Is there any wearable user who’s not completely happy with his or her battery life? Yes? Aaah! Stop shouting! You’ll be happy to hear that Microsoft Research believes they’ve found a possible solution.
According to a paper that Microsoft Research employees Ranveer Chandra and Anirudh Badam will present at the USENIX Technical Conference this week, eliminating the need to read and write data to a wearable’s onboard flash memory can significantly improve battery life in a wearable like a smartwatch.
In the paper, Microsoft claims that its WearDrive system allows applications run at 8.85X better performance and consume up to 3.69X less energy than traditional methods.
The research comes at a time when many are wondering whether the wearable market is languishing in a pool of apathy—in part because more sophisticated smartwatches chew through battery life quickly. Fitness trackers like the Fitbit have battery life measured in days, but the Apple Watch can expire by early evening. All this requires a solution to get the wearable market back on track.

That sounds simple enough, but what should a smartwatch do with the data, then? The answer, the researchers say, is to stream it to a phone via a Bluetooth or Wi-Fi connection. Of course, that requires a phone to be within wireless range at all times, or frequently enough that the data stored in the bits of a smartwatch’s memory can be relayed to a phone before it needs to be written in flash memory. The key is to stream the data to the phone via Bluetooth Low Energy (which consumes just 1 to 2 milliwatts) as opposed to using flash memory and the related storage software to write it to the phone, the authors say. And if it does store data on the phone, WearDrive uses only DRAM to store data until the phone comes back in range.
DRAM, of course, is volatile—the data it contains vanishes if the memory chip loses power. But the odds of that happening are extremely low, the authors say—if the wearable is running low on power or is going to be shut off, the data in RAM can be written to flash memory in time. And since a wearable’s battery isn’t removeable, an unexpected loss of power should rarely occur.
“Everyone has been thinking of reusing what exists for mobile devices,” Chandra said, according to a Microsoft research publication, referred to via Neowin. “What we’re saying is, ‘It’s a different paradigm. It’s a different usage scenario.’”

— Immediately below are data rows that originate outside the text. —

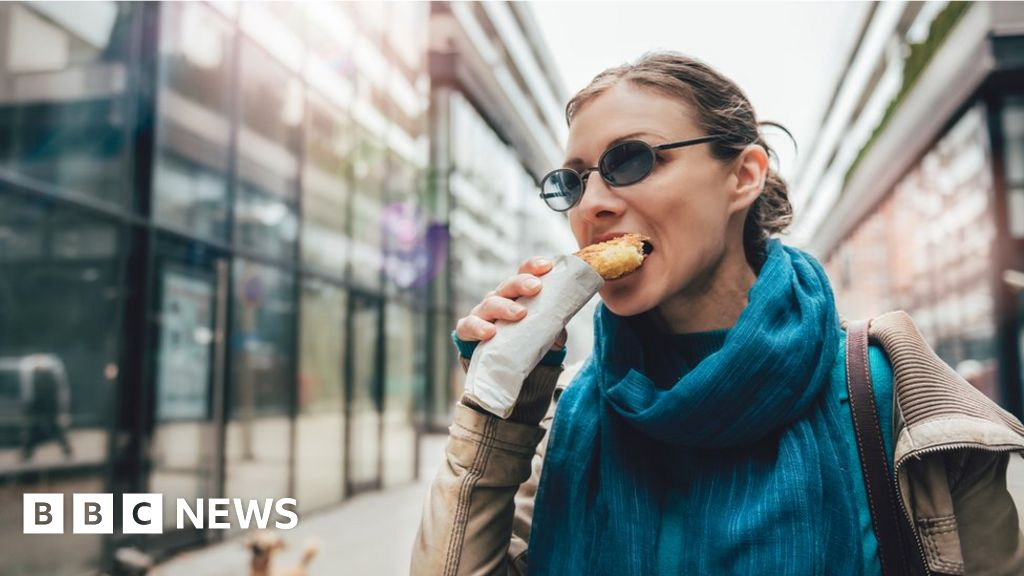 A third of UK adults 'underestimate calorie intake '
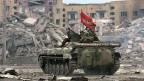 Russische Soldaten patrouillieren im Februar 2000 in der zerstörten tschetschenischen Hauptstadt Grosny,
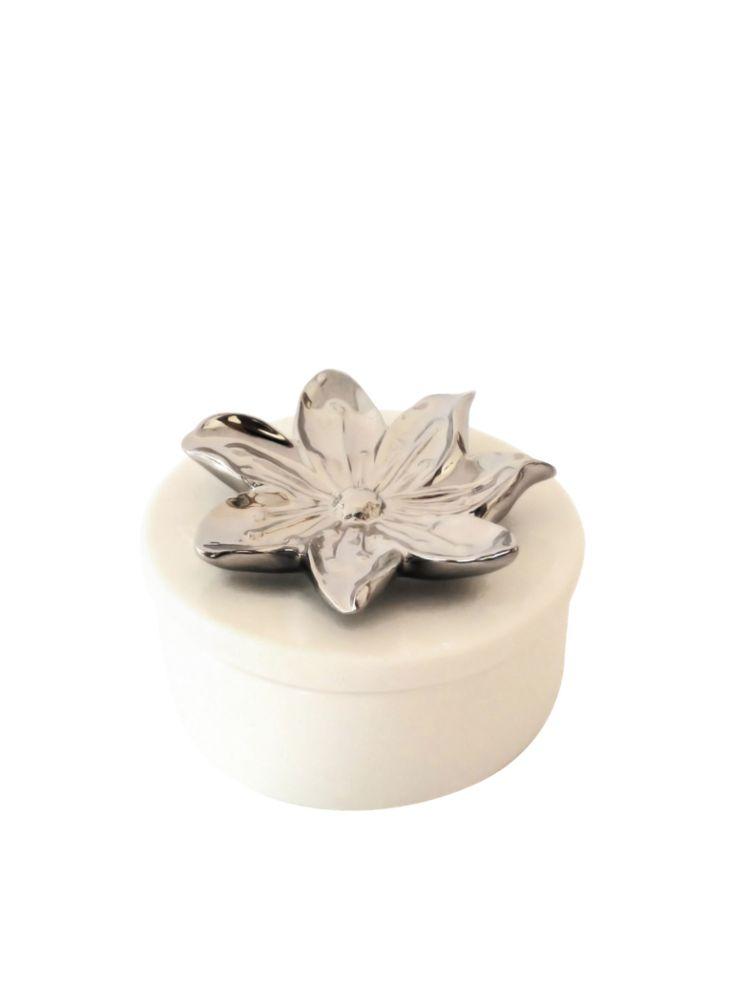 A Loja do Gato Preto | Caixa Branca Flor Prateada  #alojadogatopreto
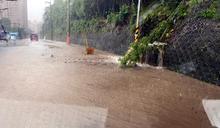 新北強降雨 國5三峽出口土石崩落 (圖)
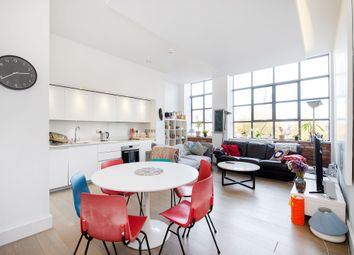 Thumbnail 3 bed flat to rent in Chatham Place, Hackney Central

A member of the Microsoft Band team says there are no plans as yet to implement the technology in its own wearable. (Microsoft’s Band is somewhat infrequently updated, anyway.) In any event, Microsoft tested WearDrive against Android, and the Google WearSDK.
Why this matters: It’s not clear how much overall power was saved in either the smartphone or wearable, although the paper breaks down the power savings by application—passive heart-rate monitoring, for example, was between 39 percent and 54 percent more efficient, and batching up notifications and sending them over all at once can save a whopping 149 percent. Still, with consumers beginning to wonder why they’ve spent $200 to avoid taking out their phones, the wearables market needs improvements like this to keep the faith.
Updated at 10:09 AM on July 10 with more details from the paper.